Govt's Rs 25,000-cr realty fund may see some 'structural challenges'

The special fund announced by the finance minister could face some challenges due to its structuring, said private equity fund managers and consultants Business Standard spoke to.

Srini Sriniwasan, managing director at Kotak Investment Advisors, said although the government has the right intentions, the devil is in the detail.

“The positive net-worth criteria are a non-starter. There is a risk of insolvency laws not recognising rescue-financing as senior debt in the waterfall. Further, unconventional interpretation by the court of law puts this fund at risk, too.
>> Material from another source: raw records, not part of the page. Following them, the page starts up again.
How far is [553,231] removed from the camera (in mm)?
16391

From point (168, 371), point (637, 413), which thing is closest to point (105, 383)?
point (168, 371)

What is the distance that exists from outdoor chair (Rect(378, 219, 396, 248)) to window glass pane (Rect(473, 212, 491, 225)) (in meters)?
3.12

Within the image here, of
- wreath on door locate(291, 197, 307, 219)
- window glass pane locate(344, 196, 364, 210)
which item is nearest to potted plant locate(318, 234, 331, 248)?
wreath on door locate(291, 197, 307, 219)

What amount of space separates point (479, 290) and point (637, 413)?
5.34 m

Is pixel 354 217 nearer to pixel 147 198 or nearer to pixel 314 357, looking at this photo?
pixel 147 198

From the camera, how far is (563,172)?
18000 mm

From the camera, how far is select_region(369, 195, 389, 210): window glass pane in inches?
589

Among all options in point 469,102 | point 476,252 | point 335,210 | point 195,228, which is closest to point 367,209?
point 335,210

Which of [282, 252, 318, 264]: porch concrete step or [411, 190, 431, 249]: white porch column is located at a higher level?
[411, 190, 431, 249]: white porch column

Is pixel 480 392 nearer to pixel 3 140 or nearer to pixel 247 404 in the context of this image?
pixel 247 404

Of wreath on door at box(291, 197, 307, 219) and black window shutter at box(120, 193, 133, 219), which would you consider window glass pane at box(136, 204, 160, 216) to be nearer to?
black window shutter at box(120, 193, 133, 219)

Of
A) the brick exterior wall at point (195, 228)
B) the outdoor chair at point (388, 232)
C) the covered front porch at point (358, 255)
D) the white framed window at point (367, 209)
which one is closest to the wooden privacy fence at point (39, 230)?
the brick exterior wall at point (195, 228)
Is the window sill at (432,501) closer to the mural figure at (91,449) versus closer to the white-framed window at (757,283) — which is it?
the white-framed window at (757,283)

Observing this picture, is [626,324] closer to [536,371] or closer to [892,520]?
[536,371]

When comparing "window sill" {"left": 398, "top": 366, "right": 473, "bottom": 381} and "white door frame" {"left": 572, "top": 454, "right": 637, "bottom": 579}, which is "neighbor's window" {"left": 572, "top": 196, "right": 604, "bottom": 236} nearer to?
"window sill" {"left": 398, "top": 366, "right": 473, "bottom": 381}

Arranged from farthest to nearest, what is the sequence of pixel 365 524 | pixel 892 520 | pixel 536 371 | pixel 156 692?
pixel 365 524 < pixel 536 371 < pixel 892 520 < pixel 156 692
Unless insolvency laws are amended, this will be a case of good money after bad,” Sriniwasan said.

In waterfall structures, senior debt providers get principal and interest first from borrowers, and subordinate lenders afterwards.

Said Sharad Mittal, executive director and chief executive at Motilal Oswal Real Estate: “When an investor comes in last-mile financing, he wants preference in waterfall… If that project goes to the National Company Law Tribunal, the investor does not get any preference. That is a challenge with this fund.”

A chief executive of PE fund who did not want to be quoted said it would take six to eight months to close the fund and start disbursing. 

“Since the new fund would give senior debt, it would get first charge. After one or two years, money the earlier lender gets would be lesser than the principal and he has to take a haircut,” said the executive.

Added Sunil Rohokale, chief executive and managing director at ASK Investment Managers: “The fund aims to hand over to projects to customers. It’s for other stakeholders, not for developers,” he said.

Kotak’s Srinivaswan added that most of the property projects are housed in special purpose vehicles (SPVs) and these SPVs tend to have very thin capital structures. “So it’s easy for them to lose their net worth. Therefore, I am not sure whether that condition is a concurrent condition applicable on all projects or it is just one-off...,” said Sriniwasan.

He said there has to be sufficient cash flow available between the sold and unsold inventory for this money to go in and get its desired returns, he added.